Özelleştirme İdaresi, Turizm Kültür Bakanlığı, hangi tarihte yapıldığı belirsiz birtakım yapılar var. Birçok yerde belediyelerin verdiği yüksek katlılar var. Cumhurbaşkanı ne yapsın durmadan uyarıyor. Bakın çok değişik kurumların eliyle o hale geldi orası. Bir tek kurum eliyle gelme değil. TOBB'un, Emlak'ın yeri var bir sürü yer var zaten. Sayın Cumhurbaşkanımızın bu dikkatleri üzerine ben kendisine de MYK'da şunu teklif ettim. Bir yasal çerçeve çizelim bunu da Meclis'in ilk açıldığı gündemde gündeme getirip yasalaştıralım, bazı kurallar koyalım ve herkes buna uymak zorunda kalsın. Mart ayında seçim olacağına göre herhalde Ocak'ın sonunda falan Meclis kapanır yetişir mi, yetişmez mi diye bunu tartıştık. Yetişemeyeceği gibi bir kanaat oldu. Çünkü Meclis Ekim'de açılacak bütçe görüşmeleri başlayacak, arkasından tatile girecek. Elde mevcut kanunlar var görüşülecek. Derken bizim çok tartışılması gereken kanunlar sanki belediye seçimleri sonrasına kaldı.,

Özel yasalar getireceğiz diyorsunuz. Nedir onlar. Açalım?

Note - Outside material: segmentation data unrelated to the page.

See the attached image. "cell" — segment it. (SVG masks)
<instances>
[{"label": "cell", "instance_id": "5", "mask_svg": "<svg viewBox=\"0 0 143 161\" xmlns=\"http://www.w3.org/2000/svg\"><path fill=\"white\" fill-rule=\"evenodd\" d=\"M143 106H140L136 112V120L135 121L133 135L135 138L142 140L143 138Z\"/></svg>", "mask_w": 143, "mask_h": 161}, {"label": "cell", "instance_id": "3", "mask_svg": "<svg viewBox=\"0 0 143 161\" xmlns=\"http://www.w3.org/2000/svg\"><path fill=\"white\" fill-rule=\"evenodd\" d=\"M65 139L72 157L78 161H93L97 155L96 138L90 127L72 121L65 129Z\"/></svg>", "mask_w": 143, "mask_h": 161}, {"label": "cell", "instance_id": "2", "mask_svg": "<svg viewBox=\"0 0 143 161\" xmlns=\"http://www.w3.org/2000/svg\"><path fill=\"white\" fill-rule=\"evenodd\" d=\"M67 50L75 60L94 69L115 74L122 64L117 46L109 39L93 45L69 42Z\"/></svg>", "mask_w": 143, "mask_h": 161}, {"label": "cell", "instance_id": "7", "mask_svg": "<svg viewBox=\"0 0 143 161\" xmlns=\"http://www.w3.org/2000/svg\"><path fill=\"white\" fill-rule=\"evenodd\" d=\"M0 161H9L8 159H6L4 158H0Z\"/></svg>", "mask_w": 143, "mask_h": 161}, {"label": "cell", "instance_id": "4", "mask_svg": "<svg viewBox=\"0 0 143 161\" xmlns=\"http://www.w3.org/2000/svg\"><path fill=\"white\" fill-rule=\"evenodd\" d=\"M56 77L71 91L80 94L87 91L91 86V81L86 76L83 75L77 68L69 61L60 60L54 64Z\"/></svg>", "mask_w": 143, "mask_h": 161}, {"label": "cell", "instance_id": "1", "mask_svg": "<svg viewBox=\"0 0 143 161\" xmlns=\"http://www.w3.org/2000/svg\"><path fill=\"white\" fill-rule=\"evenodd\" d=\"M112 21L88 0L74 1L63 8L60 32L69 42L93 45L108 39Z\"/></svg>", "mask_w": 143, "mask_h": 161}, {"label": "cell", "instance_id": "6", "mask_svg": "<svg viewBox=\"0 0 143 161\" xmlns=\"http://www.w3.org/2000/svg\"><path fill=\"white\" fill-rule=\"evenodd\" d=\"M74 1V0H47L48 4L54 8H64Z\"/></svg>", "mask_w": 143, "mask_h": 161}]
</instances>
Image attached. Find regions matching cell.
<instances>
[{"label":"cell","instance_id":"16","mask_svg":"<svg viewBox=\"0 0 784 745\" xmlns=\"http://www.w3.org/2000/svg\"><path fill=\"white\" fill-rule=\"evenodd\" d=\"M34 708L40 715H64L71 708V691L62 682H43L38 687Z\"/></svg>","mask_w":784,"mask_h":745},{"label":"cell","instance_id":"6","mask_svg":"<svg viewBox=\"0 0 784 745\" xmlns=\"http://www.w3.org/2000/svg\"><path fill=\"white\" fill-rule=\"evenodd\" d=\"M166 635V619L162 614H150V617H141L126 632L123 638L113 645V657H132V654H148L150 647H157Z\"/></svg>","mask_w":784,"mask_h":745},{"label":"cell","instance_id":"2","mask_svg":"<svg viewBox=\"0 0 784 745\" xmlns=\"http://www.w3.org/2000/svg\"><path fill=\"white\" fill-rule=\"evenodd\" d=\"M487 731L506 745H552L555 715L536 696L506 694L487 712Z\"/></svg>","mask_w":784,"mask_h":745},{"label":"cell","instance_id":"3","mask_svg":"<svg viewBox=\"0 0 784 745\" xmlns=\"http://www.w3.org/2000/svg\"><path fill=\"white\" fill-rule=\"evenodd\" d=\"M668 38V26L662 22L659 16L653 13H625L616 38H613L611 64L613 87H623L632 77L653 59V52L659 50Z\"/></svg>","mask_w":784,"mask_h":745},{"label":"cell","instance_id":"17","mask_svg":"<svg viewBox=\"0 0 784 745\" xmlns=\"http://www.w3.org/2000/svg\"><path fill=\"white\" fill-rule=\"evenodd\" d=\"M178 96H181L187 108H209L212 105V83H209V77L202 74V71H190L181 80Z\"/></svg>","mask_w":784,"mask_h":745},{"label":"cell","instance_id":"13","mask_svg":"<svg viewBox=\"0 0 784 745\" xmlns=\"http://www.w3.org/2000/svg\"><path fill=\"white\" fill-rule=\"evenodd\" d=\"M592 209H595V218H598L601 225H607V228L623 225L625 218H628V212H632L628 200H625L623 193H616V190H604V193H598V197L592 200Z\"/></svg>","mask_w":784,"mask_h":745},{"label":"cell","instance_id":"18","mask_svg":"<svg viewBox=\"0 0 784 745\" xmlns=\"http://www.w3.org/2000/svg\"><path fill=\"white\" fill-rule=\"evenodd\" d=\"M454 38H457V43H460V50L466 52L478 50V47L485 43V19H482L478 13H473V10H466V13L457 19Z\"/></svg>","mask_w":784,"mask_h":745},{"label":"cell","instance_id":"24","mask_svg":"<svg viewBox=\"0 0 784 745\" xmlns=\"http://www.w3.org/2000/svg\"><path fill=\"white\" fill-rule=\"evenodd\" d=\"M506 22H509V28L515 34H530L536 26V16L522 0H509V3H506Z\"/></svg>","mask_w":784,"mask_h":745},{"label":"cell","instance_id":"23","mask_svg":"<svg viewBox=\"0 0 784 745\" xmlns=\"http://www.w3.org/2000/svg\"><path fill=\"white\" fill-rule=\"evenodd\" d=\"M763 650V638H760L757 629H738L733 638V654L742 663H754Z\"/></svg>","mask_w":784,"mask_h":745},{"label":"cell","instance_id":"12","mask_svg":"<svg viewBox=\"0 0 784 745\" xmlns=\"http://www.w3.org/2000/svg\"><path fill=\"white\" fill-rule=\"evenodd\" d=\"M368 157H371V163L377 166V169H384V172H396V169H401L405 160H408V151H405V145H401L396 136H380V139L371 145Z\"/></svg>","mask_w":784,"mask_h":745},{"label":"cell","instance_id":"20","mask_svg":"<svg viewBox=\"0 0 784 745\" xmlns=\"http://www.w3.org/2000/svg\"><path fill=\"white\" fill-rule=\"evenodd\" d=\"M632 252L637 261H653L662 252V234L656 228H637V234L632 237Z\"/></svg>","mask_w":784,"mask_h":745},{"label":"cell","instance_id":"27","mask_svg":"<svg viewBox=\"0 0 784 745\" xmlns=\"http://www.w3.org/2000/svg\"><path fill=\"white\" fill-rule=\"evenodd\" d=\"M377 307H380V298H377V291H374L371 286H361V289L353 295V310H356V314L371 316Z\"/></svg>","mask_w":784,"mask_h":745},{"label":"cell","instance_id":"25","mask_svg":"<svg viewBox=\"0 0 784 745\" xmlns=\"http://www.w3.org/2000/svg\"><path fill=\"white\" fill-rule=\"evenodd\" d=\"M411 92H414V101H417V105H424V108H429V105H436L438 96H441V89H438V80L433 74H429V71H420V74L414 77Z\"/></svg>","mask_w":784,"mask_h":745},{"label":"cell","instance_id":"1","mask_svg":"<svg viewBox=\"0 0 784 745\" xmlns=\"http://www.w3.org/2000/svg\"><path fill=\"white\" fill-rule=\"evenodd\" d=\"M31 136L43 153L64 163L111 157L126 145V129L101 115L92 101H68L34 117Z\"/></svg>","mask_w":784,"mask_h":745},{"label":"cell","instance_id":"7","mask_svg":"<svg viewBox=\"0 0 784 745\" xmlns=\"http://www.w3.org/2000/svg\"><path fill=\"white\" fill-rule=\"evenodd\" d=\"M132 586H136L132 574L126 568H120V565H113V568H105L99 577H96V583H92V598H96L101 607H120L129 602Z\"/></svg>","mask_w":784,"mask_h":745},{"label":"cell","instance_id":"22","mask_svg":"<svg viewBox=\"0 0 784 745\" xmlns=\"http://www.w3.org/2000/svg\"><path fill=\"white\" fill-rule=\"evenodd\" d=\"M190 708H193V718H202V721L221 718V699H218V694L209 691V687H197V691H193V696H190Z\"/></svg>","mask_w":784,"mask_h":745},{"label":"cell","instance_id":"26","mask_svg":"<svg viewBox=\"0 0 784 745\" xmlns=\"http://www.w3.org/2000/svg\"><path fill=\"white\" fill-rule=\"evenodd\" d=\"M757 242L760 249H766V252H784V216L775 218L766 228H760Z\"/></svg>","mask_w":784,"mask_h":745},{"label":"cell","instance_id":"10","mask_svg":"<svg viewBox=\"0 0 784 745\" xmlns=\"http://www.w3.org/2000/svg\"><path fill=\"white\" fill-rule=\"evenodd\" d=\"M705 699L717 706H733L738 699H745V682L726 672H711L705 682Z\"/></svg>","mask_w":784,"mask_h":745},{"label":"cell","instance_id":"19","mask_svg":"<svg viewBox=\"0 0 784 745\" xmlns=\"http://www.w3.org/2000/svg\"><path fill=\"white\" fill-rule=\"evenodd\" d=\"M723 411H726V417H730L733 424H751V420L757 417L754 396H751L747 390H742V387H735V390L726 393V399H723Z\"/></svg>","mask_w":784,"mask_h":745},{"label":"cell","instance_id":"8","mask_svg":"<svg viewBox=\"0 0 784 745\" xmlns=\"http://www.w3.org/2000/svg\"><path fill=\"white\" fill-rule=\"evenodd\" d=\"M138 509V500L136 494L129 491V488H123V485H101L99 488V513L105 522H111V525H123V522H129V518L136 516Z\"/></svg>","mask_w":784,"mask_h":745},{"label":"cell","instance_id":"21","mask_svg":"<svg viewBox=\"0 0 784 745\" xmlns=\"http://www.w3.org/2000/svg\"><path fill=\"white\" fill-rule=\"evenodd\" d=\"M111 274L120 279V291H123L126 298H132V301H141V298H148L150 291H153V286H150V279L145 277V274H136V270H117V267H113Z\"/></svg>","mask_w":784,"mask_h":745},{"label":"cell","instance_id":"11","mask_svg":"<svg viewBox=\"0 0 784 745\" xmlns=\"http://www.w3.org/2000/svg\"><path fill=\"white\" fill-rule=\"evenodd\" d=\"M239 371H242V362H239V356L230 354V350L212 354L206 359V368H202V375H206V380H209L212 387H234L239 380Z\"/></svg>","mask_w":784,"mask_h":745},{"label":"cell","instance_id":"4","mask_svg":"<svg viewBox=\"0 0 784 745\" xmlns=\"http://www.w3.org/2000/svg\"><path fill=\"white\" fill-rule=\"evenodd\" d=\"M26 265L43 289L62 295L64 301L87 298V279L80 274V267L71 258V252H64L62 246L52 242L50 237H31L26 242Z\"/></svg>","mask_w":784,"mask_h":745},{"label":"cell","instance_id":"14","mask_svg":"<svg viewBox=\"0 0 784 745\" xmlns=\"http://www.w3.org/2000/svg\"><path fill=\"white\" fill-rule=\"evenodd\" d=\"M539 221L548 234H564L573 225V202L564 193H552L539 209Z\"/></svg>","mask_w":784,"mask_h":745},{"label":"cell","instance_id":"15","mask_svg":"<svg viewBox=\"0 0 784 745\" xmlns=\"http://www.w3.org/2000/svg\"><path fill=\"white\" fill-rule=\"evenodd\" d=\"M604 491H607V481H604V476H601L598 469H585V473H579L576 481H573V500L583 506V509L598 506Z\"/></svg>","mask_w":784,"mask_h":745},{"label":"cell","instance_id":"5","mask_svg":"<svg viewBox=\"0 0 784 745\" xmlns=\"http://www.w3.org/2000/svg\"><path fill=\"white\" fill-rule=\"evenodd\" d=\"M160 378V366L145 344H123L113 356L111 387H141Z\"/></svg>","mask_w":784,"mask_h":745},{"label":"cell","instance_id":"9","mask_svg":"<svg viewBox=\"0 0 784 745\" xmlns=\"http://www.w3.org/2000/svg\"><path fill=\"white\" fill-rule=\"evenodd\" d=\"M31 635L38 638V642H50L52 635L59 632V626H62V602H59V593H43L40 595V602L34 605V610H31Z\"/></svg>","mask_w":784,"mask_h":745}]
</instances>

Parsel bazlı yoğunluk artışları artık yavaş yavaş olmuyor, hiç olmayacak neredeyse. Neyi kast ediyorum? Bir mahalle düşünün 1000 tane konut var 5 katlı hepsi aradan bir tanesi çıkıyor 25 katlı dedikoduyu nasıl önleyeceksiniz orada? Herkes başlıyor şimdi bunun bir meclis üyesi tanıdığı var oradan girmiş, adamını bulmuş vs. Bazen günahı olmayan belediye başkanı bile ortaya atılıyor hırpalanıyor. Bunu yasaklamak lazım işte. Mahalle bazlı veyahut da ada bazlı dönüşüm olması lazım. Temel prensibimiz bu olsun dedik Sayın Cumhurbaşkanımıza.